Les Fleurs d’hiver, l’histoire d’une femme de gueule cassée

Les Fleurs d’Hiver, écrit par Angélique Villeneuve, publié aux Éditions Phébus en 2014, est un roman du retour impossible en même temps qu’une pierre qui se démarque dans l’édifice de la littérature de mémoire de la grande guerre.

Lorsque Toussaint retourne en octobre 1918 auprès de sa femme Jeanne et de sa fille Léonie qu’il n’a pas vue grandir, il est méconnaissable. L’histoire est celle de la femme qui doit accueillir ce monstre meurtri au visage cassé et caché sous un voile de silence. Celle de la confrontation avec l’étrangeté qui surgit dans la familiarité, ébranle la routine. Un an plus tôt, dans sa dernière lettre, il lui avait écrit : « Je veux que tu viennes pas ». Il s’agit de réapprendre à vivre ensemble.

Jeanne est ouvrière fleuriste, Toussaint ressemble à une fleur froissée, et une sorte de mimosa pudique, qui se referme quand on le touche, et fuit la maison pour retrouver ses compagnons de guerre dans un café sombre, seul endroit où il semble reprendre vie.

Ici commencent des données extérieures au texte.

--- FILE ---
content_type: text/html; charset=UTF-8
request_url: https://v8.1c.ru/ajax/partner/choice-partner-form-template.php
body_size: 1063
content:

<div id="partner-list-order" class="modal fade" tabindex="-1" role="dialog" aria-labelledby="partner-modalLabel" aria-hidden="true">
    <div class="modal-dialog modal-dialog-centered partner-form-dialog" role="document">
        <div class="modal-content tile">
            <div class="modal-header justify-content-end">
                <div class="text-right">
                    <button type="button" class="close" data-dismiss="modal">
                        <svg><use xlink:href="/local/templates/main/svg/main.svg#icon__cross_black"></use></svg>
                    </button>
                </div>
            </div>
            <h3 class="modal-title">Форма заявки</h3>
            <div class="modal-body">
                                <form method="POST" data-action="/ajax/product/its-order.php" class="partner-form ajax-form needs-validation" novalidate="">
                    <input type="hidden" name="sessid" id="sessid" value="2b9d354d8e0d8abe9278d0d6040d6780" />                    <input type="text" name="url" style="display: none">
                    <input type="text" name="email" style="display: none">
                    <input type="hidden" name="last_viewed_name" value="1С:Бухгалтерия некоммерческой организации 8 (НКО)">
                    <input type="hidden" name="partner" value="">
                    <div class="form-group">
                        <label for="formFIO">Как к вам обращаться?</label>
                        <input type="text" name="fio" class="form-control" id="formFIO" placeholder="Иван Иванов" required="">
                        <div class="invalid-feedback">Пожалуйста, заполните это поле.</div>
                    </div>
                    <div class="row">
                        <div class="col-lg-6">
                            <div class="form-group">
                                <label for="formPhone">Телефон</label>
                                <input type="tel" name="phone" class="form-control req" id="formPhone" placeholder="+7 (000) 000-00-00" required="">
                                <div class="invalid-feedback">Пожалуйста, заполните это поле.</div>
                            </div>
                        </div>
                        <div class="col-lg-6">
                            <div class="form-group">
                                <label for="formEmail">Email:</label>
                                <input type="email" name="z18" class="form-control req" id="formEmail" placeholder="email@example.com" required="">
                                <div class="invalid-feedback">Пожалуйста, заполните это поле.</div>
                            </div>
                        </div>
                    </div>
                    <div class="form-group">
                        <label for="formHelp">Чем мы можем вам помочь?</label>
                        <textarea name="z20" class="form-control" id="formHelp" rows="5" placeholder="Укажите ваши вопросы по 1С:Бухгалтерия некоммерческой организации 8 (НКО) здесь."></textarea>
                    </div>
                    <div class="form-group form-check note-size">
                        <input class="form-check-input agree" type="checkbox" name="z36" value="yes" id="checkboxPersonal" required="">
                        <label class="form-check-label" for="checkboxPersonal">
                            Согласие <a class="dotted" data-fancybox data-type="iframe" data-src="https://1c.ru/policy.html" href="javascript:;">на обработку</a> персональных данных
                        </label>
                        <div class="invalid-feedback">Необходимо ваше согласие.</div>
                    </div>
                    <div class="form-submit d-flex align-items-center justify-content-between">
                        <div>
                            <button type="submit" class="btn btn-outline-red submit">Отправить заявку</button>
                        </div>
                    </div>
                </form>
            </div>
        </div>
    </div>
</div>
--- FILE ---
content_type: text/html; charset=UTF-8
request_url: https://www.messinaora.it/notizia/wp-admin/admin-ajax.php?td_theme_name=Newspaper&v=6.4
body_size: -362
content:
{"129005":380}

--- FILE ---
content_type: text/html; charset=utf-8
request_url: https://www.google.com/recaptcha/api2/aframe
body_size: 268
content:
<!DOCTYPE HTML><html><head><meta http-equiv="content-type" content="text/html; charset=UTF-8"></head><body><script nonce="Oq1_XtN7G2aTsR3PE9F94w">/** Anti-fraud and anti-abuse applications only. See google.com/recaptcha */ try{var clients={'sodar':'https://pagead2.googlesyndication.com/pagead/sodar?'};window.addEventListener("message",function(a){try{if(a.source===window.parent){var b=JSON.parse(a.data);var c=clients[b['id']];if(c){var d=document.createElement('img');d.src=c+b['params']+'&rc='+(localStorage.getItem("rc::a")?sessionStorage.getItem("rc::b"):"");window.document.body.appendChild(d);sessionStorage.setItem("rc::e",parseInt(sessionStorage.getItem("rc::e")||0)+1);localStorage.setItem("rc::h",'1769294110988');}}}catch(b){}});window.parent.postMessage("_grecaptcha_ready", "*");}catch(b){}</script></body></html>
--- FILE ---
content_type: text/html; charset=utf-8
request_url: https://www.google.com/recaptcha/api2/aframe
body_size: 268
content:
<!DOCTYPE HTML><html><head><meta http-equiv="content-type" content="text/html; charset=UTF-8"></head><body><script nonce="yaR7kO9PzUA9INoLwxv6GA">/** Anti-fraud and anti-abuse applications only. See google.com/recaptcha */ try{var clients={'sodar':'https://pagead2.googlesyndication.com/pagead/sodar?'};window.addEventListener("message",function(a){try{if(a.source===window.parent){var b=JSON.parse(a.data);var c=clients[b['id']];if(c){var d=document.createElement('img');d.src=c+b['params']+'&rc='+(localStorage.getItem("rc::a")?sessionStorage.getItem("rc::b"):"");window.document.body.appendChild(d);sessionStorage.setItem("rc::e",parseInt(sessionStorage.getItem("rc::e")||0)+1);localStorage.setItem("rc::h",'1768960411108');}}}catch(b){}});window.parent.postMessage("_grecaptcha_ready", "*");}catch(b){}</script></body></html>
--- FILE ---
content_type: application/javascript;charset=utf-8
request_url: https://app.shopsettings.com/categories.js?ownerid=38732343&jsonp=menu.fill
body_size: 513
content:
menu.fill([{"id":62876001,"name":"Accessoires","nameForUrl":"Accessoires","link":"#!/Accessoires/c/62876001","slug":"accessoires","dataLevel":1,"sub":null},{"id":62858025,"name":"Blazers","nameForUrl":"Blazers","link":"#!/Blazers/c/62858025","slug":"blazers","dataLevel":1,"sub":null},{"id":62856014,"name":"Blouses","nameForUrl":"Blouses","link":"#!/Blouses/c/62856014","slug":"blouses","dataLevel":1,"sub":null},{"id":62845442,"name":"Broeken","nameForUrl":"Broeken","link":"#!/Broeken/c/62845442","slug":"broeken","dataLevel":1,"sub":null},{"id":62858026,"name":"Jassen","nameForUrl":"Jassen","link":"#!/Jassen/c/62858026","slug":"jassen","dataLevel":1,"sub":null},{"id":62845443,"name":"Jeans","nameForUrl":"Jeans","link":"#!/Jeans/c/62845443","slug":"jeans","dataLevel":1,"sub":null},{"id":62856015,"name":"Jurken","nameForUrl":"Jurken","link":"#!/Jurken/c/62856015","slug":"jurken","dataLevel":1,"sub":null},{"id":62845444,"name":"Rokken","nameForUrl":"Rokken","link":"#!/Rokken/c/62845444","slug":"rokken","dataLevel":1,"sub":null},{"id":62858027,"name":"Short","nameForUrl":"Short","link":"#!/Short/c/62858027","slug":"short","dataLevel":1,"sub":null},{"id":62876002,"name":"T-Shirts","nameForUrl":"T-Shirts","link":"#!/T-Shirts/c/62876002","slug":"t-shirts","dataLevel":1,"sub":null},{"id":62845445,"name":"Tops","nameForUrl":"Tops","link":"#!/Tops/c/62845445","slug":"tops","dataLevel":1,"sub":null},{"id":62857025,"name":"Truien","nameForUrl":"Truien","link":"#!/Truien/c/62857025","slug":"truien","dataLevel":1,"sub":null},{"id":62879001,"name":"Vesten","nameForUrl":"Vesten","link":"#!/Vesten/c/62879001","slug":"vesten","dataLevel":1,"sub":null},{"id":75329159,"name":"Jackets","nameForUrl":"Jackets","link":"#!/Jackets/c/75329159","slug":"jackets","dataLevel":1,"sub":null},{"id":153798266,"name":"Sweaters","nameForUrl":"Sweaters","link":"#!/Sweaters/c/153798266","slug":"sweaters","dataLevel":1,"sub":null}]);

À la lecture, la violence des images des gueules cassées d’Otto Dix cotoie la délicatesse du langage des fleurs qui rappelle celui qu’utilise Félix de Vandenesse pour signifier son désir à Madame de Mortsauf , dans le Lys dans la vallée de Balzac.

« Les pétales se trempent dans un bain d’ophélia étendu d’eau et d’alcool. Ils sont ensuite striés, piquetés, panachés, à l’aide d’un pinceau de martre, boulés, pincés et enfin montés sur le cep pour former la fleur la plus ravissante qui ait jamais paré chapeau de femme. 

Notre homme est maintenant dans de bonnes conditions et va quitter le Val-de-Grâce pour retourner à son corps. »

Au cœur du roman réside la superposition des imaginaires, certainement pour répondre à la difficulté de dire, tant du fait de l’indicible d’une expérience singulière que de la profusion des œuvres qui se tournent vers ce thème, en partie dans un devoir de mémoire.

Rassembler les fleurs. Recoudre le visage déformé. Tisser les liens de nouveau.

Le travail que décrit le roman est manuel – corporel, car Toussaint ne parle pas. C’est un travail long et éprouvant.

À cela s’ajoute le travail artisanal d’écriture, qui soude la forme et le fond. L’écriture de l’auteur est un peu destructurée, tantôt ordinaire et discrète, mimétique du silence que Jeanne s’efforce de rompre, tantôt très minutieuse, à la recherche de l’image la plus juste pour nous faire revivre le difficile processus de reconstruction de l’après-guerre.

Le roman fait naître un point de vue original, celui de la femme de la gueule cassée, et une parole sobre et saisissante, d’une violence douce, qui, à l’heure du centenaire de la fin de la grande guerre, mérite d’être re-découverte.